New tariffs could drive prices higher, just as inflation has come under control and interest rates are returning to near-zero levels. That means companies must continue to secure cost savings as their primary responsibility.
Specifically, 48% of respondents identified rising tariffs and trade barriers as their top concern, followed by supply chain disruptions at 45% and geopolitical instability at 41%. Moreover, tariffs and trade barriers ranked as the priority issue regardless of company size, as respondents at companies with less than 250 employees, 251-500, 501-1,000, 1,001-50,000 and 50,000+ employees all cited it as the most significant issue they are currently facing.
“Evolving tariffs and trade policies are one of a number of complex issues requiring organizations to build more resilience into their supply chains through compliance, technology and strategic planning,” Jackson Wood, Director, Industry Strategy at Descartes, said in a release. “With the potential for the incoming U.S. administration to impose new and additional tariffs on a wide variety of goods and countries of origin, U.S. importers may need to significantly re-engineer their sourcing strategies to mitigate potentially higher costs.”
Freight transportation providers and maritime port operators are bracing for rough business impacts if the incoming Trump Administration follows through on its pledge to impose a 25% tariff on Mexico and Canada and an additional 10% tariff on China, analysts say.
Industry contacts say they fear that such heavy fees could prompt importers to “pull forward” a massive surge of goods before the new administration is seated on January 20, and then quickly cut back again once the hefty new fees are instituted, according to a report from TD Cowen.
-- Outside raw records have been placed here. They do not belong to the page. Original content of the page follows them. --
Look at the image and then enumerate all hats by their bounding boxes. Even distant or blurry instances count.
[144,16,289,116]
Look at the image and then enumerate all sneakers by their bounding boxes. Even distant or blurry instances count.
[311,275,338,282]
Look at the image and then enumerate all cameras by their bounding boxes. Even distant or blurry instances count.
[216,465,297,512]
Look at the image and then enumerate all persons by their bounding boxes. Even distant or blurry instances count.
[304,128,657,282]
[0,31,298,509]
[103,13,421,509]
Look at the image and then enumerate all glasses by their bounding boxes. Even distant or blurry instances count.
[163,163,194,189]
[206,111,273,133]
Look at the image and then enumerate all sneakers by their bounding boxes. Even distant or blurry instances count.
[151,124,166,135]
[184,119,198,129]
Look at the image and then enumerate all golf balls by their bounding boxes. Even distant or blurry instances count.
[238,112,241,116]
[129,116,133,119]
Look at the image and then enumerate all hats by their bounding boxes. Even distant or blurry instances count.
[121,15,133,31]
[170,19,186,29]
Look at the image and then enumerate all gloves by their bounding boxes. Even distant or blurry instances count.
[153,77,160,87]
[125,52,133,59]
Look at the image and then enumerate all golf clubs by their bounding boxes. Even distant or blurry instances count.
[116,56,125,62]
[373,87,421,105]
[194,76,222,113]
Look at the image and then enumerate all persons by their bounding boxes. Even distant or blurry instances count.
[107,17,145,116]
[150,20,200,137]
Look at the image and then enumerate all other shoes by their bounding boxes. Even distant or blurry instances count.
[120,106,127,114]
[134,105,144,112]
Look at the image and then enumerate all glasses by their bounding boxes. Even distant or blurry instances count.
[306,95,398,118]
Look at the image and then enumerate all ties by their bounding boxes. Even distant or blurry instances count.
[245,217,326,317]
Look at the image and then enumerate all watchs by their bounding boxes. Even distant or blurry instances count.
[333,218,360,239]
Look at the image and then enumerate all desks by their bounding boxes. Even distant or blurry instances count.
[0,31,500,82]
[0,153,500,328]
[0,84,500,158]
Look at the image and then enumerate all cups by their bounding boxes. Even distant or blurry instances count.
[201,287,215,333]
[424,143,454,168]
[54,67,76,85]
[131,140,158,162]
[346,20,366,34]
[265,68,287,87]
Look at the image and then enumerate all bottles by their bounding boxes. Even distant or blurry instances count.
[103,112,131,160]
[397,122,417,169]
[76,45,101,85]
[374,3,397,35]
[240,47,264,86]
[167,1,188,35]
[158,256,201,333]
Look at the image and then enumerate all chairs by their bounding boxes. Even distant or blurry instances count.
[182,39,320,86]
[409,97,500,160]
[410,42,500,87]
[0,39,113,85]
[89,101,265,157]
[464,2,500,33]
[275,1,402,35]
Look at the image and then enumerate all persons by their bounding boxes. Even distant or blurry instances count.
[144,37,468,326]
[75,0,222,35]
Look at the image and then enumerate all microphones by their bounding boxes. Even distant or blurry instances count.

As a measure of the potential economic impact of that uncertain scenario, transport company stocks were mostly trading down yesterday following Donald Trump’s social media post on Monday night announcing the proposed new policy, TD Cowen said in a note to investors.
But an alternative impact of the tariff jump could be that it doesn’t happen at all, but is merely a threat intended to force other nations to the table to strike new deals on trade, immigration, or drug smuggling. “Trump is perfectly comfortable being a policy paradox and pushing competing policies (and people); this ‘chaos premium’ only increases his leverage in negotiations,” the firm said.
However, if that truly is the new administration’s strategy, it could backfire by sparking a tit-for-tat trade war that includes retaliatory tariffs by other countries on U.S. exports, other analysts said. “The additional tariffs on China that the incoming US administration plans to impose will add to restrictions on China-made products, driving up their prices and fueling an already-under-way surge in efforts to beat the tariffs by importing products before the inauguration,” Andrei Quinn-Barabanov, Senior Director – Supplier Risk Management solutions at Moody’s, said in a statement. “The Mexico and Canada tariffs may be an invitation to negotiations with the U.S. on immigration and other issues. If implemented, they would also be challenging to maintain, because the two nations can threaten the U.S. with significant retaliation and because of a likely pressure from the American business community that would be greatly affected by the costs and supply chain obstacles resulting from the tariffs.”
New tariffs could also damage sensitive supply chains by triggering unintended consequences, according to a report by Matt Lekstutis, Director at Efficio, a global procurement and supply chain procurement consultancy. “While ultimate tariff policy will likely be implemented to achieve specific US re-industrialization and other political objectives, the responses of various nations, companies and trading partners is not easily predicted and companies that even have little or no exposure to Mexico, China or Canada could be impacted. New tariffs may disrupt supply chains dependent on just in time deliveries as they adjust to new trade flows. This could affect all industries dependent on distribution and logistics providers and result in supply shortages,” Lekstutis said.